Acidic Water Oxidation on Quantum Dots of IrOx/Graphdiyne

Efficient acidic water oxidation utilization in the oxygen evolution reaction (OER) is still an important bottleneck for hydrogen production. From fundamental principles, a controllable graphdiyne (GDY) induced growth strategy is established; highly uniform size distribution of oxidized iridium quantum dots is prepared on the surface of graphdiyne (IrO(x)QD/GDY). The result shows that, the catalyst exhibits excellent activity and durability for acidic OER, with a current density of 10 mA cm(-2) at a small overpotential of 236 mV versus the reversible hydrogen electrode (RHE) and a Tafel slope of 70 mV dec(-1). The performance is greatly superior to previously reported electrocatalysts. Remarkably, the acidic electrolyzer using IrO(x)QD/GDY as both cathode and anode electrodes can reach 10 mA cm(-2) only at a much low cell voltage of 1.49 V (vs RHE).
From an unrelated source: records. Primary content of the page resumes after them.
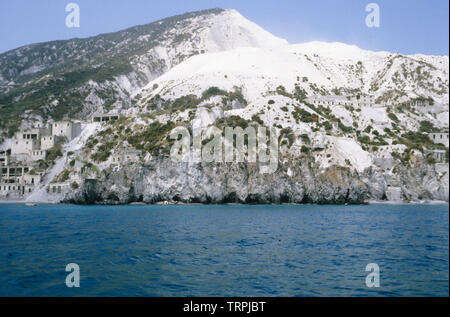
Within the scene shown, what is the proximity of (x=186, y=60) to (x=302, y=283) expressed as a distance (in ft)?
593

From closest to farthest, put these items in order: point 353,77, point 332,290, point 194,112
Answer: point 332,290, point 194,112, point 353,77

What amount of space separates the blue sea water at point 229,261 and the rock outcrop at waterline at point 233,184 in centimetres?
3524

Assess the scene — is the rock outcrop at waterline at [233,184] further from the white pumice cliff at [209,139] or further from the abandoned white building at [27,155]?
the abandoned white building at [27,155]

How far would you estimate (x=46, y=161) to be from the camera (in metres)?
80.1

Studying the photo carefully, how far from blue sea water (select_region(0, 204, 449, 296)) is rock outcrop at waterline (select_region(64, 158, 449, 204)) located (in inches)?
1387

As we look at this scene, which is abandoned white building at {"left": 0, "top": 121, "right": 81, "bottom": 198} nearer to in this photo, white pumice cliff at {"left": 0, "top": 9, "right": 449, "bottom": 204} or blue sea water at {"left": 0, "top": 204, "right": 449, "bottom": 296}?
white pumice cliff at {"left": 0, "top": 9, "right": 449, "bottom": 204}

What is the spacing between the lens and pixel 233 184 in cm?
6269

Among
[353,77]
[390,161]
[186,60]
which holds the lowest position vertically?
[390,161]

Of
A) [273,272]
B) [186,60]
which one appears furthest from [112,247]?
[186,60]

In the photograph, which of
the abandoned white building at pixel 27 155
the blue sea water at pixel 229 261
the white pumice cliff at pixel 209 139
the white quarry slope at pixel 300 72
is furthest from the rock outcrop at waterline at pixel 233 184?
the white quarry slope at pixel 300 72

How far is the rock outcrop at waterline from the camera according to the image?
61125 mm

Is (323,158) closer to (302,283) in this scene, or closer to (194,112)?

The results show the superior advantages of graphdiyne in effectively increasing numbers of the catalytically active sites for improving the charge transfer behavior and protecting the metal catalysts from corrosion.

Automated summary

A controllable graphdiyne induced growth strategy prepared oxidized iridium quantum dots with highly uniform size distribution, showing superior activity and durability for acidic OER compared to previous electrocatalysts. The graphdiyne effectively increased catalytically active sites and protected metal catalysts from corrosion, demonstrating advantages in charge transfer behavior.